From an HR perspective, insurance modernization enables the institutionalization of key capabilities, rather than the loss of key assets as talent moves within and outside the organization. Modernized IT services and platforms enable both performance and scalability by facilitating more efficient use of talent.

Critical success factors

The degree of HR’s impact on modernization hinges on the degree to which it can partner with key business leaders. HR can provide critical support when it is engaged early on and acts as counsel to risk, actuarial and finance leaders on the people and organizational impacts stemming from modernization. The following factors apply:

  • Early involvement to design appropriate governance, oversight and decision-making processes, as well as evaluate the impacts of technology and process changes that can drive changes to talent, structure and performance requirements.
  • Sustained participation in decision making to enable thorough discussion of broader organizational- and talent-related impacts, as well as redirection of activities as needed to align decisions to broader organizational goals, drive accountability and protect against critical talent loss.
  • Active engagement with talent at all levels of the organization to understand the impacts of the transformation on roles, employee satisfaction and engagement within the organization, as well as the talent risks that may need to be managed.

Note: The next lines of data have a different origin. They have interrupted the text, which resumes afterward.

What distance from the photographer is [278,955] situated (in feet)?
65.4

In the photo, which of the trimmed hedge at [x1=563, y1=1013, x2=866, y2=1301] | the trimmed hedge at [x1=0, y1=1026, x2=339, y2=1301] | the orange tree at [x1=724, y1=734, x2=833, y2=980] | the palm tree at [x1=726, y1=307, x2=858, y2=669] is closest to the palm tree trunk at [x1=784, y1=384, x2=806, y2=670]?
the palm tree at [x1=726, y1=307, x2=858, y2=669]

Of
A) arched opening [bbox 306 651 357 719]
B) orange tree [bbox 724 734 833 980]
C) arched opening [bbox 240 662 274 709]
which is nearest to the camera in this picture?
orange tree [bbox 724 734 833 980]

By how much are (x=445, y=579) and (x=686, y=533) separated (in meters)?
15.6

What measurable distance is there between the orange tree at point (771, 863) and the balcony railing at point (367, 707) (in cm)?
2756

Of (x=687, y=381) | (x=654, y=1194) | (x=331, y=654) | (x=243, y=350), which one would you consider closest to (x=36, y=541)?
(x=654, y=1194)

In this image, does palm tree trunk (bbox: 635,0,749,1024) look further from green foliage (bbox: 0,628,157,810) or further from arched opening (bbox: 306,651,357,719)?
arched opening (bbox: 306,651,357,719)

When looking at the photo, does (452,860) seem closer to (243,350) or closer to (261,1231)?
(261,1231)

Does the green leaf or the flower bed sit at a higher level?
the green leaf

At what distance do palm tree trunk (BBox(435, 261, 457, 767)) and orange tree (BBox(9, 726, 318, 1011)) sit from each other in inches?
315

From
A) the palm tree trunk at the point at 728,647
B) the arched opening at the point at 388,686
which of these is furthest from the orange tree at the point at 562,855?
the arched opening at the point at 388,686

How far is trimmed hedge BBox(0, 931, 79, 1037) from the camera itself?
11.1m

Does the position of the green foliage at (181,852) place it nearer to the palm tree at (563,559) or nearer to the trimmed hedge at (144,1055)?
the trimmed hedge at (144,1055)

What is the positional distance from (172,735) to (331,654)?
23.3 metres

HR also often has a cross-functional view of impacts and can identify key talent from other parts of the organization to lead transformation efforts. With an eye on the future needs of the organization, HR can provide advice to keep leaders on the same page and help provide solutions to issues that arise along the modernization journey.

Next steps

To be successful, transformation requires discipline and continued leadership commitment to achieve goals. HR is well-positioned to help drive progress and momentum toward achieving higher levels of organizational maturity. HR also can help to keep leaders connected, as well as monitor and maintain alignment between organizational and individual goals. It also provides a people-focused perspective to modernization objectives and initiatives and works with business leaders to protect the organization’s talent assets.